### INSTRUCTIONS FOR THE TASK
Copy out these lines again, swapping every "black boot" for "dark boot" and leaving everything else untouched.

### THE DATA
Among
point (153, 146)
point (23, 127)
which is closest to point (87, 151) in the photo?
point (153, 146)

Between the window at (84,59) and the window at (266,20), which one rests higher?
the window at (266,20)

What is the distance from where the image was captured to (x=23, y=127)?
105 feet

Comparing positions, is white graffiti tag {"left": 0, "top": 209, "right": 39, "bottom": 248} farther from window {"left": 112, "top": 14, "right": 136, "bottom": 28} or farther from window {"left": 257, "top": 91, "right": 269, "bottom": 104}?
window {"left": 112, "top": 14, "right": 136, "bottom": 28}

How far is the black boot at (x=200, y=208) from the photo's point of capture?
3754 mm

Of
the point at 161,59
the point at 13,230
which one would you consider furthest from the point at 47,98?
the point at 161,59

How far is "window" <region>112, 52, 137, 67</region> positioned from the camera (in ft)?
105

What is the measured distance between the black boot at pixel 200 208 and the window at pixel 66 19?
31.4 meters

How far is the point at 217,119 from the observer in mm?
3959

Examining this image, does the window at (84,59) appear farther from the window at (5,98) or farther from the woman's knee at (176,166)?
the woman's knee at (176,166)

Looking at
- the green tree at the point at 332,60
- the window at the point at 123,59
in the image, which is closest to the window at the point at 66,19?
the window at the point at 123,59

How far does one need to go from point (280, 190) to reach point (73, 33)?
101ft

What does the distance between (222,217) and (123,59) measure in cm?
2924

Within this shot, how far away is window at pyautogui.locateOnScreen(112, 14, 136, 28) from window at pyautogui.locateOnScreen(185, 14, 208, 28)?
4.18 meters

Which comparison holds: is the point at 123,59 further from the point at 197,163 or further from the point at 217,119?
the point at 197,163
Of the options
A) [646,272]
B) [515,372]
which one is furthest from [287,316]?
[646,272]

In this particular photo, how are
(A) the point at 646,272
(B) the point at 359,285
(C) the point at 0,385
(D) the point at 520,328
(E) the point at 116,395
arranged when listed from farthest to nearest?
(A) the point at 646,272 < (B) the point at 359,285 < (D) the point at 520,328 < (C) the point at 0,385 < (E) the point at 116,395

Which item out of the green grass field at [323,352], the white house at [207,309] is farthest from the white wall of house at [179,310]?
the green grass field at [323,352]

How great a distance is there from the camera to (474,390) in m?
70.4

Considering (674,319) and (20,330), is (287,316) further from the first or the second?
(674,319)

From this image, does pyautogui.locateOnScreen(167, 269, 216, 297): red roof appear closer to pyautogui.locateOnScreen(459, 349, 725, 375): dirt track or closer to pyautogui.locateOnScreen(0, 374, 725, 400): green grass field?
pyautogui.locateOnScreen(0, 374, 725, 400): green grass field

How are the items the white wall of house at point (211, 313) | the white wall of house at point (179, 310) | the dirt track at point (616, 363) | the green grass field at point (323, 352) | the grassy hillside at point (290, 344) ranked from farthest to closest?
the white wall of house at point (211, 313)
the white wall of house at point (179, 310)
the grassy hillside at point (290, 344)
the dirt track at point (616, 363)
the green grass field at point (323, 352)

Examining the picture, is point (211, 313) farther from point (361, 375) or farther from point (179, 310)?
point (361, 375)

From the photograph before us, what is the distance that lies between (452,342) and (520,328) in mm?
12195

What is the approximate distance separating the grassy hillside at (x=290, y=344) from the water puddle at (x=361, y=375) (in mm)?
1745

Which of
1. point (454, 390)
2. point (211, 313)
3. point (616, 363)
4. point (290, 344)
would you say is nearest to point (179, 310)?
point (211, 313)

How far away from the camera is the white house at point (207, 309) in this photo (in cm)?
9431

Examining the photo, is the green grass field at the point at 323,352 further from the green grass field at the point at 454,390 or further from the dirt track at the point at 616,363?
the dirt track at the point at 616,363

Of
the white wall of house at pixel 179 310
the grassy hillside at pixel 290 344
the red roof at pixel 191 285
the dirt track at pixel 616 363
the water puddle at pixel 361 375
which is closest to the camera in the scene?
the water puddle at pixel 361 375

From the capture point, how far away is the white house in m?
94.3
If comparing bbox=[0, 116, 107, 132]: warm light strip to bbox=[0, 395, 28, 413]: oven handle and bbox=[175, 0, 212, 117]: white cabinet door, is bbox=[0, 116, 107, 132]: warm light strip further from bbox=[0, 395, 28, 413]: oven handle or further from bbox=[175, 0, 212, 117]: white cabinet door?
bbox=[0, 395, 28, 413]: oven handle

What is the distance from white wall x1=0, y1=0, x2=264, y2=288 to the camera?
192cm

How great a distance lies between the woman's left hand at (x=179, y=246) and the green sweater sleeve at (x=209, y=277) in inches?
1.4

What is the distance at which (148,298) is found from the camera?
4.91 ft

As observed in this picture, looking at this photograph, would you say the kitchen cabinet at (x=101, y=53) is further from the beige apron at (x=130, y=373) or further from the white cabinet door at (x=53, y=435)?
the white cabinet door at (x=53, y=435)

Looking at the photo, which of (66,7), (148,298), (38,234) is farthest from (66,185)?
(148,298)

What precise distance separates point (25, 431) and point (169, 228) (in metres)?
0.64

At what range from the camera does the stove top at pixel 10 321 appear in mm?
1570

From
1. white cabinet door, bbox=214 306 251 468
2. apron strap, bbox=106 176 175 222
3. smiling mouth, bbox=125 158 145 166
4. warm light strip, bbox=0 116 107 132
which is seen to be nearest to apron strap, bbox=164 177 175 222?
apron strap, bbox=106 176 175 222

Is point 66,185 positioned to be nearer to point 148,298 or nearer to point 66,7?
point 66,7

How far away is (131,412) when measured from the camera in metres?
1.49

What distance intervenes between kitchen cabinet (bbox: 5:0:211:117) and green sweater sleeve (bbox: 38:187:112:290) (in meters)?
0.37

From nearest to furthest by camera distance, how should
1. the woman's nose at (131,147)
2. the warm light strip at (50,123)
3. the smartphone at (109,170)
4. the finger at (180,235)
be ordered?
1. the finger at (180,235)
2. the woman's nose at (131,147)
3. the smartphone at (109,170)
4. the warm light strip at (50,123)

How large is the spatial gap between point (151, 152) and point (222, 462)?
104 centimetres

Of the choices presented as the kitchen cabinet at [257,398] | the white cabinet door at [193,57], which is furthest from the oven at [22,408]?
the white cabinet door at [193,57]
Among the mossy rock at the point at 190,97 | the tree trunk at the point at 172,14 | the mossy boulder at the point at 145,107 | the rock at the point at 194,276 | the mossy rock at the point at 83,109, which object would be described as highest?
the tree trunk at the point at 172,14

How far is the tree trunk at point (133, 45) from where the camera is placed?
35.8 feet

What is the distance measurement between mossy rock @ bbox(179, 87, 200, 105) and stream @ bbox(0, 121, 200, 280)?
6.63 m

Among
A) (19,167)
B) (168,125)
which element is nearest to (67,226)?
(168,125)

### THE COMPLETED TASK
Among
point (153, 146)
point (23, 127)
which is closest to point (87, 151) in the photo?
point (153, 146)

Between the window at (84,59) and the window at (266,20), which one rests higher?
the window at (266,20)

What is the distance from where the image was captured to (x=23, y=127)?
105 feet

Comparing positions, is white graffiti tag {"left": 0, "top": 209, "right": 39, "bottom": 248} farther from window {"left": 112, "top": 14, "right": 136, "bottom": 28} or farther from window {"left": 257, "top": 91, "right": 269, "bottom": 104}?
window {"left": 112, "top": 14, "right": 136, "bottom": 28}

How far is the dark boot at (x=200, y=208) from the photo's point of capture?
3754 mm

Of
the point at 161,59
the point at 13,230
which one would you consider furthest from the point at 47,98?
the point at 161,59

How far is "window" <region>112, 52, 137, 67</region> positioned from the camera (in ft)?
105

What is the measured distance between the dark boot at pixel 200 208 and the window at pixel 66 19?
31.4 meters

How far is the point at 217,119 from the observer in mm?
3959

Examining this image, does the window at (84,59) appear farther from the window at (5,98) or farther from the woman's knee at (176,166)?
the woman's knee at (176,166)

Looking at
- the green tree at the point at 332,60
- the window at the point at 123,59
in the image, which is closest to the window at the point at 66,19?
the window at the point at 123,59

How far does one need to go from point (280, 190) to reach point (73, 33)?
101ft

What does the distance between (222,217) and (123,59) measure in cm?
2924

Within this shot, how far away is window at pyautogui.locateOnScreen(112, 14, 136, 28) from window at pyautogui.locateOnScreen(185, 14, 208, 28)?
4.18 meters

Which comparison holds: is the point at 123,59 further from the point at 197,163 or further from the point at 217,119?
the point at 197,163
Of the options
A) [646,272]
B) [515,372]
which one is furthest from [287,316]?
[646,272]

In this particular photo, how are
(A) the point at 646,272
(B) the point at 359,285
(C) the point at 0,385
(D) the point at 520,328
(E) the point at 116,395
arranged when listed from farthest to nearest?
(A) the point at 646,272 < (B) the point at 359,285 < (D) the point at 520,328 < (C) the point at 0,385 < (E) the point at 116,395

Which item out of the green grass field at [323,352], the white house at [207,309] is farthest from the white wall of house at [179,310]?
the green grass field at [323,352]

How great a distance is there from the camera to (474,390) in m?
70.4

Considering (674,319) and (20,330), is (287,316) further from the first or the second?
(674,319)

From this image, does pyautogui.locateOnScreen(167, 269, 216, 297): red roof appear closer to pyautogui.locateOnScreen(459, 349, 725, 375): dirt track or closer to pyautogui.locateOnScreen(0, 374, 725, 400): green grass field?
pyautogui.locateOnScreen(0, 374, 725, 400): green grass field

How are the items the white wall of house at point (211, 313) | the white wall of house at point (179, 310) | the dirt track at point (616, 363) | the green grass field at point (323, 352) | the grassy hillside at point (290, 344) ranked from farthest to closest?
the white wall of house at point (211, 313)
the white wall of house at point (179, 310)
the grassy hillside at point (290, 344)
the dirt track at point (616, 363)
the green grass field at point (323, 352)

Examining the picture, is point (211, 313) farther from point (361, 375) or farther from point (179, 310)?
point (361, 375)

From the photograph before us, what is the distance that lies between (452,342) and (520,328) in mm?
12195

What is the approximate distance separating the grassy hillside at (x=290, y=344) from the water puddle at (x=361, y=375) (in mm)?
1745

Which of
1. point (454, 390)
2. point (211, 313)
3. point (616, 363)
4. point (290, 344)
would you say is nearest to point (179, 310)?
point (211, 313)

How far away from the camera is the white house at point (207, 309) in this photo (in cm)?
9431

Examining the photo, is the green grass field at the point at 323,352 further from the green grass field at the point at 454,390 or further from the dirt track at the point at 616,363?
the dirt track at the point at 616,363

Of
the white wall of house at pixel 179 310
the grassy hillside at pixel 290 344
the red roof at pixel 191 285
the dirt track at pixel 616 363
the water puddle at pixel 361 375
which is closest to the camera in the scene?
the water puddle at pixel 361 375

From the capture point, how far away is the white house in m?
94.3
If comparing bbox=[0, 116, 107, 132]: warm light strip to bbox=[0, 395, 28, 413]: oven handle and bbox=[175, 0, 212, 117]: white cabinet door, is bbox=[0, 116, 107, 132]: warm light strip further from bbox=[0, 395, 28, 413]: oven handle or further from bbox=[175, 0, 212, 117]: white cabinet door?
bbox=[0, 395, 28, 413]: oven handle

What is the distance from white wall x1=0, y1=0, x2=264, y2=288 to the camera?
192cm

How great a distance lies between the woman's left hand at (x=179, y=246) and the green sweater sleeve at (x=209, y=277) in inches?
1.4

What is the distance at which (148,298) is found from the camera?
4.91 ft

As observed in this picture, looking at this photograph, would you say the kitchen cabinet at (x=101, y=53) is further from the beige apron at (x=130, y=373) or further from the white cabinet door at (x=53, y=435)?
the white cabinet door at (x=53, y=435)

Looking at the photo, which of (66,7), (148,298), (38,234) is farthest from (66,185)?
(148,298)

What precise distance separates point (25, 431) and point (169, 228) (in metres)?
0.64

At what range from the camera does the stove top at pixel 10 321 appear in mm?
1570

From
1. white cabinet door, bbox=214 306 251 468
2. apron strap, bbox=106 176 175 222
3. smiling mouth, bbox=125 158 145 166
4. warm light strip, bbox=0 116 107 132
which is seen to be nearest to apron strap, bbox=164 177 175 222?
apron strap, bbox=106 176 175 222

Is point 66,185 positioned to be nearer to point 148,298 or nearer to point 66,7?
point 66,7

How far away is (131,412) when measured from the camera in metres?
1.49

What distance intervenes between kitchen cabinet (bbox: 5:0:211:117) and green sweater sleeve (bbox: 38:187:112:290) (in meters)?
0.37

From nearest to furthest by camera distance, how should
1. the woman's nose at (131,147)
2. the warm light strip at (50,123)
3. the smartphone at (109,170)
4. the finger at (180,235)
be ordered?
1. the finger at (180,235)
2. the woman's nose at (131,147)
3. the smartphone at (109,170)
4. the warm light strip at (50,123)

How large is the spatial gap between point (151, 152) and point (222, 462)?
104 centimetres

Of the choices presented as the kitchen cabinet at [257,398] | the white cabinet door at [193,57], which is furthest from the oven at [22,408]?
the white cabinet door at [193,57]
Among the mossy rock at the point at 190,97 | the tree trunk at the point at 172,14 | the mossy boulder at the point at 145,107 | the rock at the point at 194,276 | the mossy rock at the point at 83,109, which object would be described as highest?
the tree trunk at the point at 172,14

How far is the tree trunk at point (133, 45) from where the camera is placed?
35.8 feet

What is the distance measurement between mossy rock @ bbox(179, 87, 200, 105) and stream @ bbox(0, 121, 200, 280)?
6.63 m

Among
A) (19,167)
B) (168,125)
which element is nearest to (67,226)?
(168,125)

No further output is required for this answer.